◆ Extracted material ◆
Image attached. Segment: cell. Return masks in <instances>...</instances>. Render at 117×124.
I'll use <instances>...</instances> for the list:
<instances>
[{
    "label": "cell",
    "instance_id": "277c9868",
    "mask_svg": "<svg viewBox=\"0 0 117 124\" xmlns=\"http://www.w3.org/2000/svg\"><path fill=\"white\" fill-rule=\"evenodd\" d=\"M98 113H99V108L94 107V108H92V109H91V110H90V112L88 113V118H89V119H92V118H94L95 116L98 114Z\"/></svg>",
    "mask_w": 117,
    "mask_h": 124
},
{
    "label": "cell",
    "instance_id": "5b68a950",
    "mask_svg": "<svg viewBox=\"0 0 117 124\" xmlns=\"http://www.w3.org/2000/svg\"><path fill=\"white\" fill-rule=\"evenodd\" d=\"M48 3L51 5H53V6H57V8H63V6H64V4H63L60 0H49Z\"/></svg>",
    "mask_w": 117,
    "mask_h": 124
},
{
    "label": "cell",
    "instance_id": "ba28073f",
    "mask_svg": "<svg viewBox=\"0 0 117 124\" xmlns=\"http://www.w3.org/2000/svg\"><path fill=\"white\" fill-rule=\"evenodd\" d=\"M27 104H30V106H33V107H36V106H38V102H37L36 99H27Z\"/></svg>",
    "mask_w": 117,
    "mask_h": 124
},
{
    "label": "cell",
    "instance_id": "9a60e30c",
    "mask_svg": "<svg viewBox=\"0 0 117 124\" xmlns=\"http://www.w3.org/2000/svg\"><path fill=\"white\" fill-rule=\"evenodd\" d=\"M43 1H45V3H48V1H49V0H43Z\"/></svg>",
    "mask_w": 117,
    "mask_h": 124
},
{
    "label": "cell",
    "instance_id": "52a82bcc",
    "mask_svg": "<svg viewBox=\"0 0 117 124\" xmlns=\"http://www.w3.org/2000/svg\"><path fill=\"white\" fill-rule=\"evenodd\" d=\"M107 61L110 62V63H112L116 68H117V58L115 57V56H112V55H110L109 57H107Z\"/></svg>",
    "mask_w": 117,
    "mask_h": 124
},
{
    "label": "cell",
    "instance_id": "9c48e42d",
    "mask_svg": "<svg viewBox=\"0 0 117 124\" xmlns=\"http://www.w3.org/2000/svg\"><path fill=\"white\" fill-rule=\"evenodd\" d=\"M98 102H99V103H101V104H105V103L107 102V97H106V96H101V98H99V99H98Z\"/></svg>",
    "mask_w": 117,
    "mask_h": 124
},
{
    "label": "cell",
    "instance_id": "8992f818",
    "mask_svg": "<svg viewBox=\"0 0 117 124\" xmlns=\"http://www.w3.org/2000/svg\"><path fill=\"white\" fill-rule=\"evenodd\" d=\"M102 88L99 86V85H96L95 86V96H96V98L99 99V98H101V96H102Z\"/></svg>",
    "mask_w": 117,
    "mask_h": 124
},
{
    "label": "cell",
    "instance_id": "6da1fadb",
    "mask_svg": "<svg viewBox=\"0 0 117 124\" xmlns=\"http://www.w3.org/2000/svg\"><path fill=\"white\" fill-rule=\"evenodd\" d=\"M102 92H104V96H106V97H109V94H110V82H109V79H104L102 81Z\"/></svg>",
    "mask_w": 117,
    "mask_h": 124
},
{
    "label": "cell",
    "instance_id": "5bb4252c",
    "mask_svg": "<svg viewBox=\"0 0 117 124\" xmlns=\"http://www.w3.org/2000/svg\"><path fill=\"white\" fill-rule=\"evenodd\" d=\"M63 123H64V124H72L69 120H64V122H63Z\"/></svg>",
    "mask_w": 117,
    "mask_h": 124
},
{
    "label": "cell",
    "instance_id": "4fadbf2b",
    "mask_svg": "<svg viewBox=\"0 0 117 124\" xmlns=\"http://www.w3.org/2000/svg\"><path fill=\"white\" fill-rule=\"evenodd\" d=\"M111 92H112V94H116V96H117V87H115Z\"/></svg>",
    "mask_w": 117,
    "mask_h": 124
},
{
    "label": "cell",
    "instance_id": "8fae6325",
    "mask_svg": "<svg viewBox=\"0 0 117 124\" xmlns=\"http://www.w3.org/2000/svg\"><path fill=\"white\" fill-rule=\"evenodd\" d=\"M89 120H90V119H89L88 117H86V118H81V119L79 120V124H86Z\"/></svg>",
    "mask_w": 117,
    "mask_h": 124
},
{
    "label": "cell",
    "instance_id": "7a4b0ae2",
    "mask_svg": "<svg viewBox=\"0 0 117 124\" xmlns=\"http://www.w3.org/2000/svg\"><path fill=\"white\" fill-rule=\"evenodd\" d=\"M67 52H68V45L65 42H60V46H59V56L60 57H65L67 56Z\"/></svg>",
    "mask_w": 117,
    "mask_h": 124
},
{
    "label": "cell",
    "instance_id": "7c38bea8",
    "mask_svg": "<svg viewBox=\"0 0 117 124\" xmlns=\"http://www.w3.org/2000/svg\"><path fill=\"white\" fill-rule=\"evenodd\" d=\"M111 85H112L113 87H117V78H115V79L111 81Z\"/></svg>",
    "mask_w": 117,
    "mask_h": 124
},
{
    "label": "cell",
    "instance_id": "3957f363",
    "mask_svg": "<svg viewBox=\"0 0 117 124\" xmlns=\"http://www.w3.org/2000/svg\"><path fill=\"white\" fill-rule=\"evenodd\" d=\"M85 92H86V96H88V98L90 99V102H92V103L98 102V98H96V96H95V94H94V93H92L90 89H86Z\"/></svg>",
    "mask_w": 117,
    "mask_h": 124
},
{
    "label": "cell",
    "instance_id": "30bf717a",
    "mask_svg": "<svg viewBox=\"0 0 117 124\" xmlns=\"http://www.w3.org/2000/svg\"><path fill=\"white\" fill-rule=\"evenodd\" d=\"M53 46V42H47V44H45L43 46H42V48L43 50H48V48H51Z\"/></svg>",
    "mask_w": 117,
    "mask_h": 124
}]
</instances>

◆ Set problem ◆
Pick out each line of the data that contains the string "instances".

◆ Response ◆
Image attached. Segment: cell. Return masks in <instances>...</instances>. Render at 117×124.
I'll use <instances>...</instances> for the list:
<instances>
</instances>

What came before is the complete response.